• _Your objective_: Reproduce the text on water and food donations to the city from "- Several stores" up to and including "and Las Heras.", word for word.

• _Extracted text_:
Due to the lack of water in the city, several companies, shops, unions and organizations sent bottled water and food to the city. A description of some of them is below:
- La Anónima supermarket made a donation of 4,000 litres of bottled mineral water.
- The oil company Instalex distributed 5,500 litres using a company truck.
- The 86 battalion "Aonikenk" of the Argentinean explorers of Don Bosco, collaborated with the General direction for Civil Protection for area XI, taking care of calls, receipt of goods, unloading and delivery of drinking water drums.
- The Union Front for a Better Living (Radical Civic Union) began a campaign to help the city to collect drinking water from several province towns.
- Several stores collaborated in the distribution of food to the people that were blocking the roads.
- Several cities from the [San Jorge Gulf] Basin offered tanker trucks to be used in Caleta Olivia; two from each of Comodoro Rivadavia, Perito Moreno, Pico Truncado, and one from Río Gallegos.
- YPF donated 6,000 litres of drinking water in 8 litres drums, and also added several tanker trucks from different services companies from Comodoro Rivadavia, Pico Truncado and Las Heras.

• _Data shown_:
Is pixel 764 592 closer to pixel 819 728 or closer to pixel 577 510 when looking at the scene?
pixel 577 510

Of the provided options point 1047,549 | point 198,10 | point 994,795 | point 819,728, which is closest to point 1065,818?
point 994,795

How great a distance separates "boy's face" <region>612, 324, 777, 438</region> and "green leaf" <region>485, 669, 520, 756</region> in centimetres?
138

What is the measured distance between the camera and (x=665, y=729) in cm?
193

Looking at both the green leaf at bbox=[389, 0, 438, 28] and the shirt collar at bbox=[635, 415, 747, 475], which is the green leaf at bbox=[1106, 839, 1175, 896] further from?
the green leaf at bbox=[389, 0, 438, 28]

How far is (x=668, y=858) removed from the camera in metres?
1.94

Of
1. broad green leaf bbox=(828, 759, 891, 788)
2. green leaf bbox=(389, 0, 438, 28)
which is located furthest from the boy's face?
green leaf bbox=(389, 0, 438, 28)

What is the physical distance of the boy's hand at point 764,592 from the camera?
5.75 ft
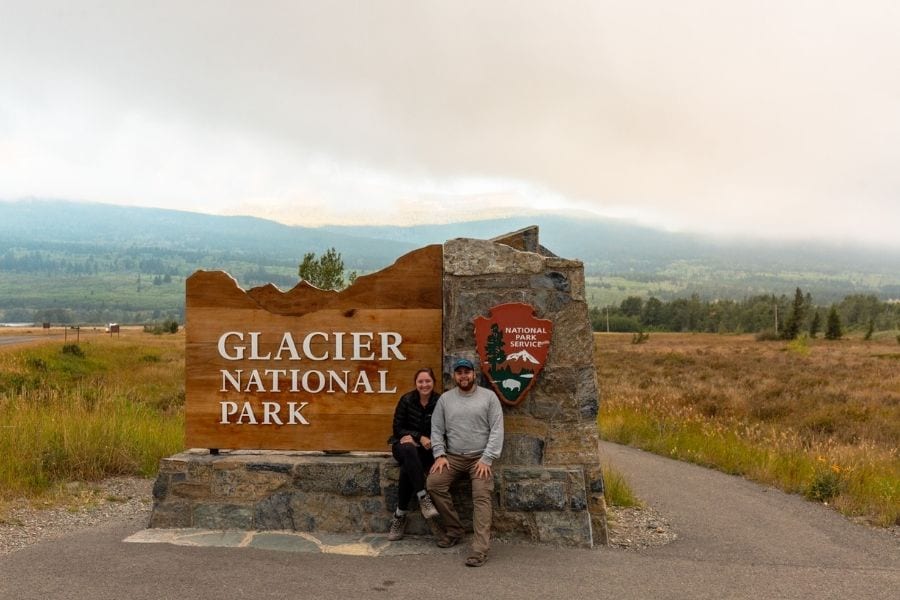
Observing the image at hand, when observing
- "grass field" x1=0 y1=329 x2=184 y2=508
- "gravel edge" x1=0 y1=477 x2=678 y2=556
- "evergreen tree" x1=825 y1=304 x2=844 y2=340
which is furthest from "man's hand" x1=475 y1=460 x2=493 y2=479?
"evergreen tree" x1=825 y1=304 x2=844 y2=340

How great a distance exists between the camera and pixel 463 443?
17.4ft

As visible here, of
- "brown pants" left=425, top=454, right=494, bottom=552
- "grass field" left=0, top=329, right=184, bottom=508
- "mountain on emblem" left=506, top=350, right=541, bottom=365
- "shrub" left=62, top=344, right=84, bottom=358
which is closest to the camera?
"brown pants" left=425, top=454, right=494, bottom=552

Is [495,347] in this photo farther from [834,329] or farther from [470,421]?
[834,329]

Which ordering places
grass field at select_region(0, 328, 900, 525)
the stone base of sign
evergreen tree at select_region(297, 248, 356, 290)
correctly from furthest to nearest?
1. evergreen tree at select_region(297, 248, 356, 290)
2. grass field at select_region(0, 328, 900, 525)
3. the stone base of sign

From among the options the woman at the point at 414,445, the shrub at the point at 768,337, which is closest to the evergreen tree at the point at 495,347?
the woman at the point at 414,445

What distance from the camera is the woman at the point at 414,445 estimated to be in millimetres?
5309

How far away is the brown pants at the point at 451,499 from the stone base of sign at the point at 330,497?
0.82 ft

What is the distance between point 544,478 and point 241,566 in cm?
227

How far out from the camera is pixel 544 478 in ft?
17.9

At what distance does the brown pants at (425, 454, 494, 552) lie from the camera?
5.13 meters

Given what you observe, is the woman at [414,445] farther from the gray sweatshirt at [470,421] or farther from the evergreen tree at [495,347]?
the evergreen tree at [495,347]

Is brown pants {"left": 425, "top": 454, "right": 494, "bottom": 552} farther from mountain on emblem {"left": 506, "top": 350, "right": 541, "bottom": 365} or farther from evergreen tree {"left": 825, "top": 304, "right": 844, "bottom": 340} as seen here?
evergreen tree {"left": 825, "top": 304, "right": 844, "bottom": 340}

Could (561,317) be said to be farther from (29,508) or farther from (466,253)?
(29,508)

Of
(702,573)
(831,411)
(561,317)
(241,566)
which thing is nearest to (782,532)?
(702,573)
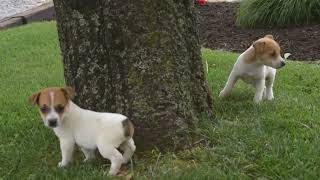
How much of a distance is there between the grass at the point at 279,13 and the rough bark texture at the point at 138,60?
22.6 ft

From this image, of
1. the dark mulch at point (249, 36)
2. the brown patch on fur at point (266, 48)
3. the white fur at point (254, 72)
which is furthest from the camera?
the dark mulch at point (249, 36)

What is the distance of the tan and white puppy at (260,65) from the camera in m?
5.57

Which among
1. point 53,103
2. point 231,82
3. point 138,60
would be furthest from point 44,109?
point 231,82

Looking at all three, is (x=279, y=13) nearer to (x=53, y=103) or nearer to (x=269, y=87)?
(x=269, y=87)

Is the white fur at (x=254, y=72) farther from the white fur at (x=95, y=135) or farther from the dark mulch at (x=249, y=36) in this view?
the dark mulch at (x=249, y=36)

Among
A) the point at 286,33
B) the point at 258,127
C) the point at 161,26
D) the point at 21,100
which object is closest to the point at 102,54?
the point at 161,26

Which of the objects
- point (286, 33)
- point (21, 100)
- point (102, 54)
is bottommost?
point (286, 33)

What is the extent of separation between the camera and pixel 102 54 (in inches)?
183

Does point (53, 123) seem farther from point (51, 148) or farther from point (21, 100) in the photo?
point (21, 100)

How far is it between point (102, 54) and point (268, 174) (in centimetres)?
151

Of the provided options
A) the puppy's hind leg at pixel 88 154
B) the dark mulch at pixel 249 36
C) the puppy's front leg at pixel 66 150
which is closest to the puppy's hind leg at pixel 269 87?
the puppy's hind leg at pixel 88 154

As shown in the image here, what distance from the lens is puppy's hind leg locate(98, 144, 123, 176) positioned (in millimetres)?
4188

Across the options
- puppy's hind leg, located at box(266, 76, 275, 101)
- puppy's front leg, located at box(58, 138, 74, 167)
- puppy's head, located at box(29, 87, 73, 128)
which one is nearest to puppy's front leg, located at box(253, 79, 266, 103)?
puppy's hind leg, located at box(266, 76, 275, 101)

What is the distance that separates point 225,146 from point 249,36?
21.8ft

---

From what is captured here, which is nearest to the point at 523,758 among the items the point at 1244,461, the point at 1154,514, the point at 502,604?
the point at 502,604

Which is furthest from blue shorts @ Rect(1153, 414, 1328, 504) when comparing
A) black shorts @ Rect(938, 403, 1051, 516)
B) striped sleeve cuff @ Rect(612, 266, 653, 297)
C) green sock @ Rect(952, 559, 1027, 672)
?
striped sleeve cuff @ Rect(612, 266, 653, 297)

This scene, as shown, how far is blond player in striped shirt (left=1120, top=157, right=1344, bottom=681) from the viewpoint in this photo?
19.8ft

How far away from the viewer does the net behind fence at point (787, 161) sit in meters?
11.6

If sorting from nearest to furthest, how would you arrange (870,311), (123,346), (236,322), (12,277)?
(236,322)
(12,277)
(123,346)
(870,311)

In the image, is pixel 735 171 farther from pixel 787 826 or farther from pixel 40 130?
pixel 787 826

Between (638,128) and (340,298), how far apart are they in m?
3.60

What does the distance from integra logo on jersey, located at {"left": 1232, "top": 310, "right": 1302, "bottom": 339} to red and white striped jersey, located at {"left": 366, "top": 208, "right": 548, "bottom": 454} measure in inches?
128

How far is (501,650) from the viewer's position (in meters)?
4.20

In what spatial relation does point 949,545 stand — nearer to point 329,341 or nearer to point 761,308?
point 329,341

• _Answer to this problem_:
- Several stores collaborated in the distribution of food to the people that were blocking the roads.
- Several cities from the [San Jorge Gulf] Basin offered tanker trucks to be used in Caleta Olivia; two from each of Comodoro Rivadavia, Perito Moreno, Pico Truncado, and one from Río Gallegos.
- YPF donated 6,000 litres of drinking water in 8 litres drums, and also added several tanker trucks from different services companies from Comodoro Rivadavia, Pico Truncado and Las Heras.